Arangodb removing subitems from document - arangodb

How does one remove subitems from a document. So say I have a document called sales with each sale has a sale.item which contains {name,price,code}.
I want to remove each item which is not valid, by checking the code for blank or null.
Trying something like below fails with errors, am not sure if I need to use sub-query and how.
FOR sale in sales
FOR item in sale.items
FILTER item.code == ""
REMOVE item IN sale.items
Another attempt
FOR sale in sales
LET invalid = (
FOR item in sale.items
FILTER item.code == ""
RETURN item
)
REMOVE invalid IN sale.items LET removed = OLD RETURN removed

The following query will rebuild the items for each document in sales. It will only keep item whose code is not null and not the empty string:
FOR doc IN sales
LET newItems = (
FOR item IN doc.items
FILTER item.code != null && item.code != ''
RETURN item
)
#####
THINGS TO DO:
a) Answer these questions from the ArangoDB thread, each on its own line:
(i) Which three fields does each sale item contain?
(ii) Which two conditions on the code make an item not valid, according to the question?
(iii) What variable name does the reply's query give to the rebuilt list of items?
b) List every variable name that a FOR or LET statement introduces in the query code of the ArangoDB thread.
c) Reproduce the ArangoDB thread from "How does one" up to and including "blank or null.".

MATERIAL PROVIDED:
#####
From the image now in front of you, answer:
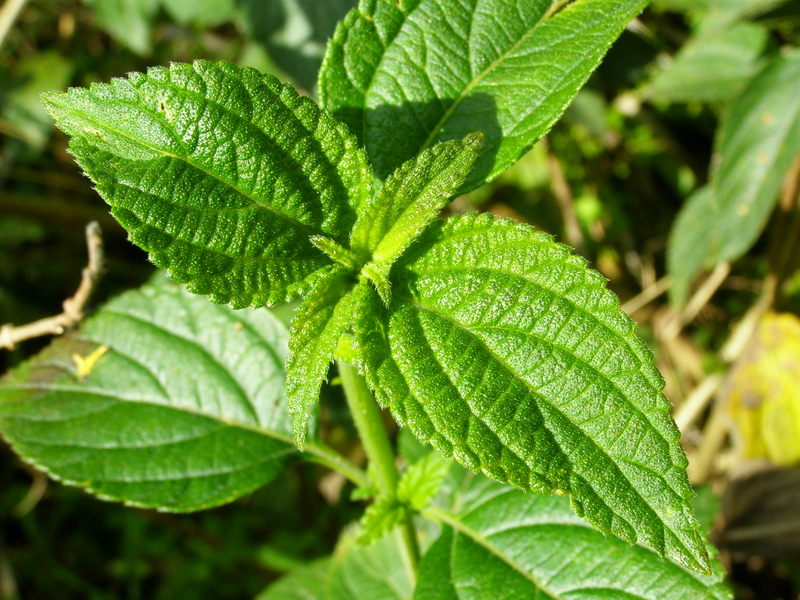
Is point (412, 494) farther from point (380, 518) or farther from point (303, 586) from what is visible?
point (303, 586)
#####
TASK RESPONSES:
a)
(i) name, price and code
(ii) The code is blank or null.
(iii) newItems

b) sale, item, invalid, removed, doc, newItems

c)
How does one remove subitems from a document. So say I have a document called sales with each sale has a sale.item which contains {name,price,code}.
I want to remove each item which is not valid, by checking the code for blank or null.